Directions for this task
Please write out, exactly as given, every line of the entries below up to and including the line with "Is this true?".

Stored data entries
----------------------------------------
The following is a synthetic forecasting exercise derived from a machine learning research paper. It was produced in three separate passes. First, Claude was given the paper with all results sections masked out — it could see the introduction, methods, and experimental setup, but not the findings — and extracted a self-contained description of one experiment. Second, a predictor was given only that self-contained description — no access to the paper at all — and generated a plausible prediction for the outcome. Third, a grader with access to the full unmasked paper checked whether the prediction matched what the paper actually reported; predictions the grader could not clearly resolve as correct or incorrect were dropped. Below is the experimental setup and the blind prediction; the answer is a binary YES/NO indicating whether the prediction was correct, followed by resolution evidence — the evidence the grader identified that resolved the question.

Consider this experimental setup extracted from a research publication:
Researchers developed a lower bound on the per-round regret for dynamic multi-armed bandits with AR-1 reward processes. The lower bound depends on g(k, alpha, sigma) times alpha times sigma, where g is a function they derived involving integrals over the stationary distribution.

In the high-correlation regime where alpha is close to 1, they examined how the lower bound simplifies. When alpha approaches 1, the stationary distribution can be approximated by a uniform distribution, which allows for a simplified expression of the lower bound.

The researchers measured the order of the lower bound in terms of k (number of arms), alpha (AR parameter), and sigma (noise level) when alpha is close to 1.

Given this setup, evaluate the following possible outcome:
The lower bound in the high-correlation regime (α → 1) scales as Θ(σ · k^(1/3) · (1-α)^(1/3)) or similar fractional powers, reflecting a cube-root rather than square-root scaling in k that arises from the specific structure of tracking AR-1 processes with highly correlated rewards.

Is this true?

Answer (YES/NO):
----------------------------------------
Reply
The following is a synthetic forecasting exercise derived from a machine learning research paper. It was produced in three separate passes. First, Claude was given the paper with all results sections masked out — it could see the introduction, methods, and experimental setup, but not the findings — and extracted a self-contained description of one experiment. Second, a predictor was given only that self-contained description — no access to the paper at all — and generated a plausible prediction for the outcome. Third, a grader with access to the full unmasked paper checked whether the prediction matched what the paper actually reported; predictions the grader could not clearly resolve as correct or incorrect were dropped. Below is the experimental setup and the blind prediction; the answer is a binary YES/NO indicating whether the prediction was correct, followed by resolution evidence — the evidence the grader identified that resolved the question.

Consider this experimental setup extracted from a research publication:
Researchers developed a lower bound on the per-round regret for dynamic multi-armed bandits with AR-1 reward processes. The lower bound depends on g(k, alpha, sigma) times alpha times sigma, where g is a function they derived involving integrals over the stationary distribution.

In the high-correlation regime where alpha is close to 1, they examined how the lower bound simplifies. When alpha approaches 1, the stationary distribution can be approximated by a uniform distribution, which allows for a simplified expression of the lower bound.

The researchers measured the order of the lower bound in terms of k (number of arms), alpha (AR parameter), and sigma (noise level) when alpha is close to 1.

Given this setup, evaluate the following possible outcome:
The lower bound in the high-correlation regime (α → 1) scales as Θ(σ · k^(1/3) · (1-α)^(1/3)) or similar fractional powers, reflecting a cube-root rather than square-root scaling in k that arises from the specific structure of tracking AR-1 processes with highly correlated rewards.

Is this true?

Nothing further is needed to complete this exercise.